— BEGIN —

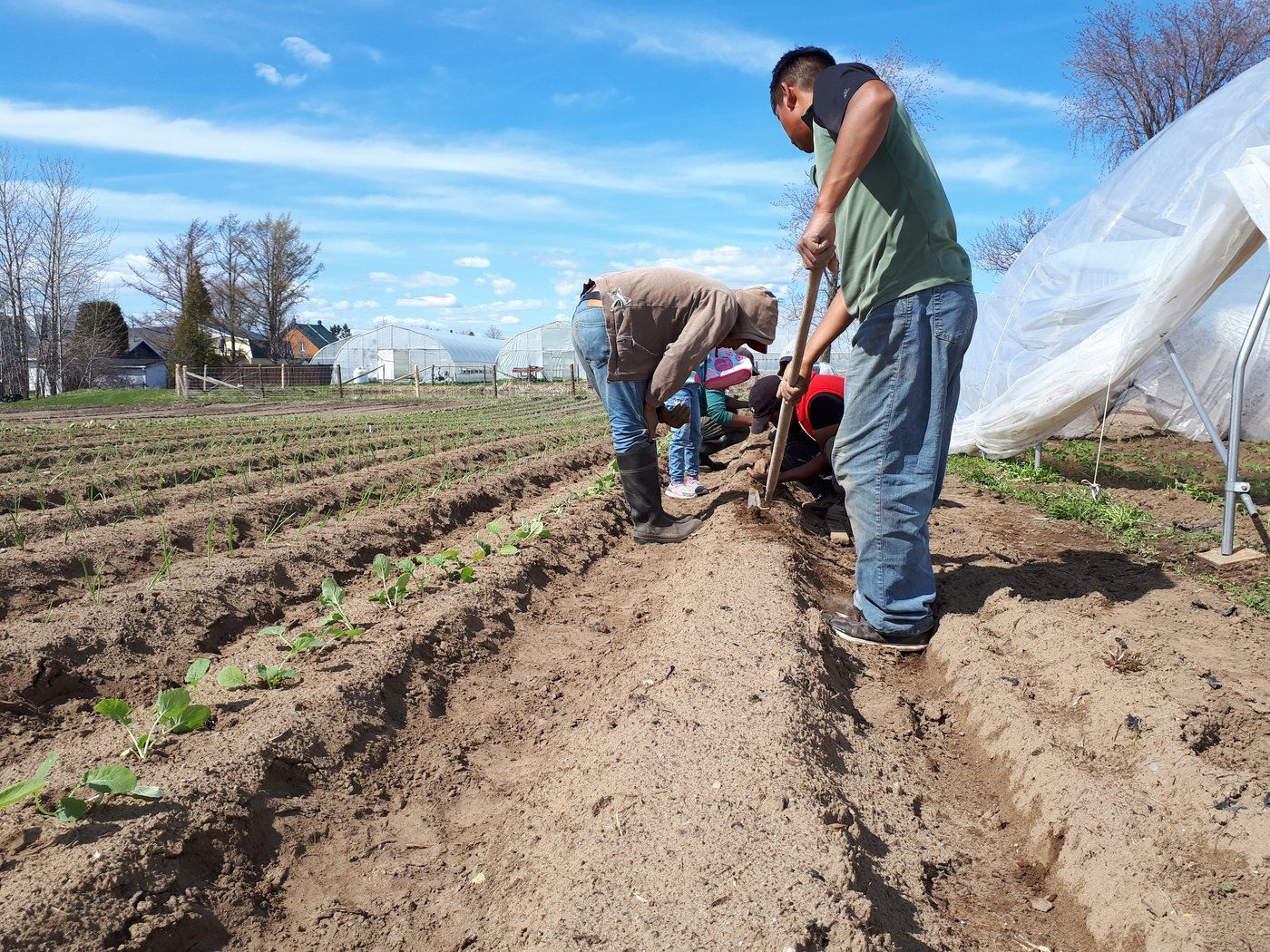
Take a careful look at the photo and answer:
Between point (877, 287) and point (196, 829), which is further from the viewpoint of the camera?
point (877, 287)

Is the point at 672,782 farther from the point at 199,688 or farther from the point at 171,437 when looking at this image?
the point at 171,437

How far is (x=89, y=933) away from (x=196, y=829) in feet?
1.05

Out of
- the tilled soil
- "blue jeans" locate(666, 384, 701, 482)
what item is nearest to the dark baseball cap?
"blue jeans" locate(666, 384, 701, 482)

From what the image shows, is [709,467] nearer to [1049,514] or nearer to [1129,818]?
[1049,514]

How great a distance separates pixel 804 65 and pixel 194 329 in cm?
4175

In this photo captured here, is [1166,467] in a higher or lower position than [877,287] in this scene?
lower

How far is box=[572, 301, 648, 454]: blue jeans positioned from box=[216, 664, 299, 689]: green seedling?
2.31 metres

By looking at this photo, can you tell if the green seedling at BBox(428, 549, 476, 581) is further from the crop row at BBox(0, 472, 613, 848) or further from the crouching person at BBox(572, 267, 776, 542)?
the crouching person at BBox(572, 267, 776, 542)

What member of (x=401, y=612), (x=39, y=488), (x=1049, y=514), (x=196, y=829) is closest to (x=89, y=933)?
(x=196, y=829)

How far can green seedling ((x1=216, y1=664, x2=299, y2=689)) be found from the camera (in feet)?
8.27

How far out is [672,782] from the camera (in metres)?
1.97

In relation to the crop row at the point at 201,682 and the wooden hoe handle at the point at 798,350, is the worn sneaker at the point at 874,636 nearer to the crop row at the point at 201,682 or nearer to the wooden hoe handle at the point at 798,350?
the wooden hoe handle at the point at 798,350

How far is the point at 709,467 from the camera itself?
302 inches

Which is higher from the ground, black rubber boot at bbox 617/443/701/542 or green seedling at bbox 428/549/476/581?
black rubber boot at bbox 617/443/701/542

— END —

Copy the text of every entry above word for word, leaving out the pictures.

■ Task result:
Take a careful look at the photo and answer:
Between point (877, 287) and point (196, 829), which is further from the viewpoint of the camera?
point (877, 287)

Is the point at 672,782 farther from the point at 199,688 or farther from the point at 171,437 when looking at this image?
the point at 171,437

How far is (x=89, y=933) away from (x=196, y=829) in feet?
1.05

Out of
- the tilled soil
- "blue jeans" locate(666, 384, 701, 482)
what item is nearest to the dark baseball cap?
"blue jeans" locate(666, 384, 701, 482)

From what the image shows, is [709,467] nearer to [1049,514] or nearer to [1129,818]?
[1049,514]

How great a distance separates pixel 804 65 and pixel 194 329 in cm?
4175

In this photo captured here, is [1166,467] in a higher or lower position than [877,287] in this scene?
lower

How far is box=[572, 301, 648, 454]: blue jeans positioned from box=[216, 664, 299, 689]: green seedling?
2.31 metres

By looking at this photo, can you tell if the green seedling at BBox(428, 549, 476, 581) is further from the crop row at BBox(0, 472, 613, 848) or further from the crouching person at BBox(572, 267, 776, 542)?
the crouching person at BBox(572, 267, 776, 542)

What member of (x=401, y=612), (x=39, y=488), (x=1049, y=514), (x=196, y=829) is closest to (x=89, y=933)?
(x=196, y=829)

How far can green seedling ((x1=216, y1=664, x2=299, y2=689)) be found from the camera (in feet)?
8.27

How far out is [672,782] from the camera (in metres)?
1.97

In relation to the crop row at the point at 201,682 and the wooden hoe handle at the point at 798,350, is the worn sneaker at the point at 874,636 nearer to the crop row at the point at 201,682 or nearer to the wooden hoe handle at the point at 798,350?
the wooden hoe handle at the point at 798,350

How far is the point at 709,467 from the camera itself?
302 inches

Which is higher from the ground, black rubber boot at bbox 617/443/701/542 or green seedling at bbox 428/549/476/581?
black rubber boot at bbox 617/443/701/542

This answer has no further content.